▸ Prompt: Gather each line of the entries below that contains the word "image". Uppercase and lowercase letters must match.

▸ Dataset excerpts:

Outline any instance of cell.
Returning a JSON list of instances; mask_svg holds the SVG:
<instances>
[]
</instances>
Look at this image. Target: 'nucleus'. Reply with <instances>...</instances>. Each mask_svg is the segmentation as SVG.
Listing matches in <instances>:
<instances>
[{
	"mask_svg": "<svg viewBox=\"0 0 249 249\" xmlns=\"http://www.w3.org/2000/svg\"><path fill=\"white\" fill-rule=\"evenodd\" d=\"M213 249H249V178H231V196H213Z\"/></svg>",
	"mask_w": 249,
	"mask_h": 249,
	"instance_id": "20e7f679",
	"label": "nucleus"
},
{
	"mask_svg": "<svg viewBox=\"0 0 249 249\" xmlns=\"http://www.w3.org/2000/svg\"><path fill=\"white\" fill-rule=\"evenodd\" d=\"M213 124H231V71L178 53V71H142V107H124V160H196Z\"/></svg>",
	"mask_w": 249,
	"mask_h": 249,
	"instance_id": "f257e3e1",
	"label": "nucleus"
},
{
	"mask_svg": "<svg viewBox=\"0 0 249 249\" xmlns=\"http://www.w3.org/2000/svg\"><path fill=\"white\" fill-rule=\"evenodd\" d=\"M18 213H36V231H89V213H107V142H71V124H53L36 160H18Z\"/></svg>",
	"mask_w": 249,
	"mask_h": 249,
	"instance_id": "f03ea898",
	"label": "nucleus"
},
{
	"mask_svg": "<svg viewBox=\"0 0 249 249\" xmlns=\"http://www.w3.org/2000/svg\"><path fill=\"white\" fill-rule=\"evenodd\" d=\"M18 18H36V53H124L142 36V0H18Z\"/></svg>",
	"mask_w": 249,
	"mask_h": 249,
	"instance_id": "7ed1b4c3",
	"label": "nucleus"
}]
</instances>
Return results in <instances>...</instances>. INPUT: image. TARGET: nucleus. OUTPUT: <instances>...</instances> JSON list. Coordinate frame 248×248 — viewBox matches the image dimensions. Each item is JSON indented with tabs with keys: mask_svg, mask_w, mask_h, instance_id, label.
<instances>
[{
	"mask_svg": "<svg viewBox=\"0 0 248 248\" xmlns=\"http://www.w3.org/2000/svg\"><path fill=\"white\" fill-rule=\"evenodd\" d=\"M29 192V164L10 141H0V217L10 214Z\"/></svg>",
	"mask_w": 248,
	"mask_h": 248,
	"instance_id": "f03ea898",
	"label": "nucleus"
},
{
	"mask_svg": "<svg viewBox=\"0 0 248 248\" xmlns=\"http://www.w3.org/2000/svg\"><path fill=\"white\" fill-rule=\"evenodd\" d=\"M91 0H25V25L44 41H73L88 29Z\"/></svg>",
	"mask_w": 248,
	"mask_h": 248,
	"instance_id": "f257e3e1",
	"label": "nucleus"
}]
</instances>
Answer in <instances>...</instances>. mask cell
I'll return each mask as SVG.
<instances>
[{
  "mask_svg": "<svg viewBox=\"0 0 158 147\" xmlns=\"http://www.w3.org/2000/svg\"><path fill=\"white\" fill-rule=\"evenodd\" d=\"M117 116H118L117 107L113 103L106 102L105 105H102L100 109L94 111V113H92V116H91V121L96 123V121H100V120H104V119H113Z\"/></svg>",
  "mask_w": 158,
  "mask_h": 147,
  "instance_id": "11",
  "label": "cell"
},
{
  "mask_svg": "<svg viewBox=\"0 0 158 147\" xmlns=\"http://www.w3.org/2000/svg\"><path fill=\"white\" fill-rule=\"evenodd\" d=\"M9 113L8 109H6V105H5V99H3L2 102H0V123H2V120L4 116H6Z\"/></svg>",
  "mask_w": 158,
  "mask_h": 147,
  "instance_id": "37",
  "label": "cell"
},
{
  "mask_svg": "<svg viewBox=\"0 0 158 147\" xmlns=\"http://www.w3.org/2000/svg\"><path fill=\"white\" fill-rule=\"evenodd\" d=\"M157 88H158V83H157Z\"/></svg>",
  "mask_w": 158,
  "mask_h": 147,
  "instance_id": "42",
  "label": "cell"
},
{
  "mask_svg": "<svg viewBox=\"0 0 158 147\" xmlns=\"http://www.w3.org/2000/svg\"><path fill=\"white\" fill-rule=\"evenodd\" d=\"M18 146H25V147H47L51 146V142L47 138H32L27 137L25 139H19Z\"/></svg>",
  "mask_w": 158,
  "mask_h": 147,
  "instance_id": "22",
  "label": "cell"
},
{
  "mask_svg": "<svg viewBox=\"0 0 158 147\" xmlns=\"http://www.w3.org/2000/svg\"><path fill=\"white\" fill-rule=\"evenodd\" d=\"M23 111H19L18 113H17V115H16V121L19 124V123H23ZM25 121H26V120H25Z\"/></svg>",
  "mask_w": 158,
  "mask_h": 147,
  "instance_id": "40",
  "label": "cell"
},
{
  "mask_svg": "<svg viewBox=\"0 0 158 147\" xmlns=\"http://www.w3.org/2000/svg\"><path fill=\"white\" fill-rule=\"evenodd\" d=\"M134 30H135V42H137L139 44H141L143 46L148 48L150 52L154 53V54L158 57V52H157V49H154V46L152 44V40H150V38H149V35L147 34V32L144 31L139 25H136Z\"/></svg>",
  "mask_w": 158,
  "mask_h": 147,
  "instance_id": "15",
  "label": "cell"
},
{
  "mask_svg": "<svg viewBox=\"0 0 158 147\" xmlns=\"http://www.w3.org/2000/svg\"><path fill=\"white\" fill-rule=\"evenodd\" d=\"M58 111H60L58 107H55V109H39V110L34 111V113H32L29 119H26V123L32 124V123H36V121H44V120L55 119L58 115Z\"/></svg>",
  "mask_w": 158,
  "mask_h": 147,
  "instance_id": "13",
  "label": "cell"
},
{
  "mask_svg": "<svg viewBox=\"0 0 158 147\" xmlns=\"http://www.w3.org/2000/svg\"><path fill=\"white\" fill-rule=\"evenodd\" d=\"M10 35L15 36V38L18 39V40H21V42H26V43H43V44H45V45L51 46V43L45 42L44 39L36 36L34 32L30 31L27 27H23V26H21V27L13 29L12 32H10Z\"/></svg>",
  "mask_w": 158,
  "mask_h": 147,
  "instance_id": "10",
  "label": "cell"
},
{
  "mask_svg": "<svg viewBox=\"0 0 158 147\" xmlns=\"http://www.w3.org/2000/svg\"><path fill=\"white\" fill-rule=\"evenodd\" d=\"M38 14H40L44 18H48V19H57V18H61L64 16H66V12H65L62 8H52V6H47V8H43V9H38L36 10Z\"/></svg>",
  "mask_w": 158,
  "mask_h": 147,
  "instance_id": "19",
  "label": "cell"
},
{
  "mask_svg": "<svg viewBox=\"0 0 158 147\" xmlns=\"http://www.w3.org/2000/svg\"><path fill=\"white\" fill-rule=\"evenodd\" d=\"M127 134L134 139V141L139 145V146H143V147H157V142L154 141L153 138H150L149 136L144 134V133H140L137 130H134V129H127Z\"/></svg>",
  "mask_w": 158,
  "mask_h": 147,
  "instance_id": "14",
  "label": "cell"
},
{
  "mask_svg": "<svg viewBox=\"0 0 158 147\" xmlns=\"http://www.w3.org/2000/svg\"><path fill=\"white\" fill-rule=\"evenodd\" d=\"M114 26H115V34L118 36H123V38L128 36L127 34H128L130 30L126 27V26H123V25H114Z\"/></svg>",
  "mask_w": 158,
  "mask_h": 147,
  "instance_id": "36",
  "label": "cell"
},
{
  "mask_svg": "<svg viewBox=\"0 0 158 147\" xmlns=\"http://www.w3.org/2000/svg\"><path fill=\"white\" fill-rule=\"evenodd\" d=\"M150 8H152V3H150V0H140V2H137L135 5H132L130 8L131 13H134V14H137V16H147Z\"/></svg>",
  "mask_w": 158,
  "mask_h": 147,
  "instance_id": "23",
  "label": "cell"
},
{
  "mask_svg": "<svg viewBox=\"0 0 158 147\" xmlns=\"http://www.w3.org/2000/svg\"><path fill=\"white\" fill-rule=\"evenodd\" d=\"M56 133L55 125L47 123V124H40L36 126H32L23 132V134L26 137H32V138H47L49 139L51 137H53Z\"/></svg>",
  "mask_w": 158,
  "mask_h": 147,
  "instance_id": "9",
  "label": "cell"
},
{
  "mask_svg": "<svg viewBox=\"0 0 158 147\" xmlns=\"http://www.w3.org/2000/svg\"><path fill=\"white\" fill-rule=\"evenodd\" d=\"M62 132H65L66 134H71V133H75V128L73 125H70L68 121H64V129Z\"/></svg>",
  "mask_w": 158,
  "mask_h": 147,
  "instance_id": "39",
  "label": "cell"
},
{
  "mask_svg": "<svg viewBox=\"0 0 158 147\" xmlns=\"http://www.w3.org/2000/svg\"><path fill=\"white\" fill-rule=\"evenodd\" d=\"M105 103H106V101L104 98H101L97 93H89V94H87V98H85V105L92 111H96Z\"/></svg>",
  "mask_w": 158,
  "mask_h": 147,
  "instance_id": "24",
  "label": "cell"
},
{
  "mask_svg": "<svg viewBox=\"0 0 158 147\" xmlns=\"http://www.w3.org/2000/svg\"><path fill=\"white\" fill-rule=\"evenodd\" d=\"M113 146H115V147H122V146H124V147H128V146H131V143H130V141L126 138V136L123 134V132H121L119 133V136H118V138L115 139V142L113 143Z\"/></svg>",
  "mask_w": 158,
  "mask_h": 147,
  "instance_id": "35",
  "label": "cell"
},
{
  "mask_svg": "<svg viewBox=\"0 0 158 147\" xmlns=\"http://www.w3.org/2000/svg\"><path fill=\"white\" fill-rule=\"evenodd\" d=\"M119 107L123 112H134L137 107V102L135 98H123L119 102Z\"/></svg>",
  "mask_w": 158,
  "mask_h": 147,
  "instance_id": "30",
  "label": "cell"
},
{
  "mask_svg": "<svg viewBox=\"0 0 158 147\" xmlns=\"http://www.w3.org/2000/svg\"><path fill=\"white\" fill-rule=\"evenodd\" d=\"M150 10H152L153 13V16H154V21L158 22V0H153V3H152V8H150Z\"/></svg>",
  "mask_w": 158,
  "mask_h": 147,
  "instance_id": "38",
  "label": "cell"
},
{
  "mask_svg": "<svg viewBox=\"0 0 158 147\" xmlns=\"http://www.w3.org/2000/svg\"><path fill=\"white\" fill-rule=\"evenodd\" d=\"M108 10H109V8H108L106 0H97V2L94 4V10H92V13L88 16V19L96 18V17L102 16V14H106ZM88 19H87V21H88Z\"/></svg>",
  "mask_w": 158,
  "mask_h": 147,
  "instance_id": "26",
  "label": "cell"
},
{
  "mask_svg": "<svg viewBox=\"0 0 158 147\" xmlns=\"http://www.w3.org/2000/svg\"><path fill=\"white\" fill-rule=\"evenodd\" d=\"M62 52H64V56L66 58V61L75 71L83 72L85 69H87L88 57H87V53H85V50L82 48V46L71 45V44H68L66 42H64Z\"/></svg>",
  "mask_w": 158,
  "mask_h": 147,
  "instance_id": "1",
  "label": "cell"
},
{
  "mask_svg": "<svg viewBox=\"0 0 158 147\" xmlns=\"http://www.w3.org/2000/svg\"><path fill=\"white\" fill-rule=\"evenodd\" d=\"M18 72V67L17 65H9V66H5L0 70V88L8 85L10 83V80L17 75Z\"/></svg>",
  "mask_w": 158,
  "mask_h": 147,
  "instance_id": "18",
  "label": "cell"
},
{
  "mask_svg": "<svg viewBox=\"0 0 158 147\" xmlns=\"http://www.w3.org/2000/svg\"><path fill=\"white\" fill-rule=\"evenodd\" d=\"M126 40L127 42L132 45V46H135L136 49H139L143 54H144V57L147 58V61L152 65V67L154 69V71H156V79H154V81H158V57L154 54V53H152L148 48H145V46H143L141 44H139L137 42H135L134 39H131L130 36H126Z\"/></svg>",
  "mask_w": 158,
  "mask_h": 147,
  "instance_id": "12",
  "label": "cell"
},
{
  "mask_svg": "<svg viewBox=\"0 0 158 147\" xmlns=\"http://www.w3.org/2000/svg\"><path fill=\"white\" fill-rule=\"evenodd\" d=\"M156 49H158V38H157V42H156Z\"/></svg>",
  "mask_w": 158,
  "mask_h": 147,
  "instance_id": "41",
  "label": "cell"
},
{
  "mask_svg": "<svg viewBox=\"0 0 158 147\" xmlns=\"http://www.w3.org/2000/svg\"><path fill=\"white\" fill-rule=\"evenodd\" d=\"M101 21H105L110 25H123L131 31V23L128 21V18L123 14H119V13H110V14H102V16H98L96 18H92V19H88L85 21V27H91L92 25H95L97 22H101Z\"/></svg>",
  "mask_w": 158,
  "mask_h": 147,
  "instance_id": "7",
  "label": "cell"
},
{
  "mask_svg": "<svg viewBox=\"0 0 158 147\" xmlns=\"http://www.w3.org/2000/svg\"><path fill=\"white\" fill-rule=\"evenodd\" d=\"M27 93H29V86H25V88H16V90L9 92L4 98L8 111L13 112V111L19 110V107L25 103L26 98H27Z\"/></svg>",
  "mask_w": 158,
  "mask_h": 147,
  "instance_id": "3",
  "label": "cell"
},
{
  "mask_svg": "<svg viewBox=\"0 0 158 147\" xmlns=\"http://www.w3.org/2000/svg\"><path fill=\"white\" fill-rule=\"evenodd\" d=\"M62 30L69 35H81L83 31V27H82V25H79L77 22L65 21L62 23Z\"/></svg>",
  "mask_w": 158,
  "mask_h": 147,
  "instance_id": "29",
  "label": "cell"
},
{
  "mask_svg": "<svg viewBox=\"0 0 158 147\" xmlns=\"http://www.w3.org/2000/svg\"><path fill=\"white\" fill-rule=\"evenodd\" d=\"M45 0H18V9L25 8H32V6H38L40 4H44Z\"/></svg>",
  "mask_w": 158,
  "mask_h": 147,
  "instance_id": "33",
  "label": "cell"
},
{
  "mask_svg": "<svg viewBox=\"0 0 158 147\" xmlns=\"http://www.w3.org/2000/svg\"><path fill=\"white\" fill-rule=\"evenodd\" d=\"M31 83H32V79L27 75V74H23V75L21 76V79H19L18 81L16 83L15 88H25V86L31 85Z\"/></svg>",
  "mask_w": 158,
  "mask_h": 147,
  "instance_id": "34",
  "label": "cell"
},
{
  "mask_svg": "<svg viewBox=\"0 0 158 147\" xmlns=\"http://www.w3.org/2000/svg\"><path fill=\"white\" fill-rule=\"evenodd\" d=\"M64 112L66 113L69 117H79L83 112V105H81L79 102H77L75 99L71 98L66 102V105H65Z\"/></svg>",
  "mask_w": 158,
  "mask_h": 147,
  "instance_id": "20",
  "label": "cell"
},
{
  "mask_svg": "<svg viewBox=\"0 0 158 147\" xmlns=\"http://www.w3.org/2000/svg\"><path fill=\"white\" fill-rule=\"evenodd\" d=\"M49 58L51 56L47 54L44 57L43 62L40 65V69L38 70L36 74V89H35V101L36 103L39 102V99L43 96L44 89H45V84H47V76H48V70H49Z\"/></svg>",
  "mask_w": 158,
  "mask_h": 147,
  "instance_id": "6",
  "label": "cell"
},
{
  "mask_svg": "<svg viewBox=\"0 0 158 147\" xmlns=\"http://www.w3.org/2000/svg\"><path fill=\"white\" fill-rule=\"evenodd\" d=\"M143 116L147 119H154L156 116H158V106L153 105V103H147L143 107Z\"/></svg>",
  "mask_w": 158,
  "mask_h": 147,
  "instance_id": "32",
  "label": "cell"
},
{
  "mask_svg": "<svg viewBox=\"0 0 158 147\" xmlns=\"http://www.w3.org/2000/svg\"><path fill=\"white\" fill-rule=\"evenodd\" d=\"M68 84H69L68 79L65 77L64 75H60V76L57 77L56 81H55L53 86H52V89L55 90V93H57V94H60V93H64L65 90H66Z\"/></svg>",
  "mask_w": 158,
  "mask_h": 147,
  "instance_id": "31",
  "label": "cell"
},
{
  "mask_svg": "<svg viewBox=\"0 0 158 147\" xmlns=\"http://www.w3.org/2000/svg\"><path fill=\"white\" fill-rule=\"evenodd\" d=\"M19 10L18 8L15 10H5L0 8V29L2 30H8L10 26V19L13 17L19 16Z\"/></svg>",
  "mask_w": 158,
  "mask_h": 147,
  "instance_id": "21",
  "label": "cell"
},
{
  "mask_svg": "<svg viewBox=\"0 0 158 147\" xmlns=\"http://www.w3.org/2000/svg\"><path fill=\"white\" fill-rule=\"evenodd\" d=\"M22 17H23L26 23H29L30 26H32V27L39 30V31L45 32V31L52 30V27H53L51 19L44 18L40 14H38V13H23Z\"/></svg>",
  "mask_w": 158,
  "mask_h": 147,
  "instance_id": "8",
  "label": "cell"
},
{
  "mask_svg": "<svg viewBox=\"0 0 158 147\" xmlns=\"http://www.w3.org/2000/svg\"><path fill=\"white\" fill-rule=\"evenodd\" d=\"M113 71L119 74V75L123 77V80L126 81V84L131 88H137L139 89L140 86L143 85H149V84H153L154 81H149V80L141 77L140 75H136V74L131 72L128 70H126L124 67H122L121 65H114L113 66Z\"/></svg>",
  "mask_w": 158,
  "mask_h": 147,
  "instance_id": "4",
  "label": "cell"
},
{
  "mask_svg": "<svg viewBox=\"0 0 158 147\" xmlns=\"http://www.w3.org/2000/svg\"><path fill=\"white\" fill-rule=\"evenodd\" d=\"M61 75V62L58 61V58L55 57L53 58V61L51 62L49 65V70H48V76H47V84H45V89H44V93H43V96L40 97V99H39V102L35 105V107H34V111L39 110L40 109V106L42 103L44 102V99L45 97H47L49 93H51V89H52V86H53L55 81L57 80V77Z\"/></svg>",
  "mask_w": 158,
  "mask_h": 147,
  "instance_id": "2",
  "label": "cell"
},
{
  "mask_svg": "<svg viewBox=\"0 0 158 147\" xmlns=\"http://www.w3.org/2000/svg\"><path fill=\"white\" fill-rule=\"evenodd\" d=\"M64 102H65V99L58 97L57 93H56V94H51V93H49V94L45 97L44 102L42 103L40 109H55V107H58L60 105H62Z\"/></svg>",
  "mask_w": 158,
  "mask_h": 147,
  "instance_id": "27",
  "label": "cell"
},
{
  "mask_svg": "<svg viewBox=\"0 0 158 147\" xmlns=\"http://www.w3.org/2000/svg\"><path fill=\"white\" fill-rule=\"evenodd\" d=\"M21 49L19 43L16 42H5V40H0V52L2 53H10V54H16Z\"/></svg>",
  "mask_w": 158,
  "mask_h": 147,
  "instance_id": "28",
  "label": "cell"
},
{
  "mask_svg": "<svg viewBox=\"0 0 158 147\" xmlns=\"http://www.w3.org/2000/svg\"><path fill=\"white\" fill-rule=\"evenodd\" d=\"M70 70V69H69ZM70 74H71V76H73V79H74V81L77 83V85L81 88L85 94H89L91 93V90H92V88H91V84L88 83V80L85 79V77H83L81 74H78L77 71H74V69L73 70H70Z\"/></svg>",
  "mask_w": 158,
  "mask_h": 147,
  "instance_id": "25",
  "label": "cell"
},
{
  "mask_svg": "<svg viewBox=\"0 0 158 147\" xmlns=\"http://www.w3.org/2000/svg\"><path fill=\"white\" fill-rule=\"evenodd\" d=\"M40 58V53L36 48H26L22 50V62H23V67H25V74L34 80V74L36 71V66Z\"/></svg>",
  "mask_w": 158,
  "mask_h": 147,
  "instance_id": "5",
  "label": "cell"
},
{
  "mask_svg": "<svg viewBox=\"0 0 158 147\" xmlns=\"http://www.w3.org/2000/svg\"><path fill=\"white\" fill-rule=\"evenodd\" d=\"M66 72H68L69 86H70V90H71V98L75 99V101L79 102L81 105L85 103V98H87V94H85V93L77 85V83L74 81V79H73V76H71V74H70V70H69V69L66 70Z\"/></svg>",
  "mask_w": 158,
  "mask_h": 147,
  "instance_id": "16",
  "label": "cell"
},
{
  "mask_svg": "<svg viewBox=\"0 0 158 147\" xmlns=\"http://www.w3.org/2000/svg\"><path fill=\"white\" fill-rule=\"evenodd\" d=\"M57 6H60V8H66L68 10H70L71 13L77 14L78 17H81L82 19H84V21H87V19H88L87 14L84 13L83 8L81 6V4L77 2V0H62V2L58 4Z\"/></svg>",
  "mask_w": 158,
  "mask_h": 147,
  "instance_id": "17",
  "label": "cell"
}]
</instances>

▸ Finished exercise:
Look at this image. Target: 'nucleus'. Reply with <instances>...</instances>. Each mask_svg is the segmentation as SVG.
Return results in <instances>...</instances>. INPUT: image. TARGET: nucleus. OUTPUT: <instances>...</instances> JSON list. Coordinate frame 248×248 — viewBox matches the image dimensions. Each item is JSON indented with tabs with keys: mask_svg, mask_w, mask_h, instance_id, label.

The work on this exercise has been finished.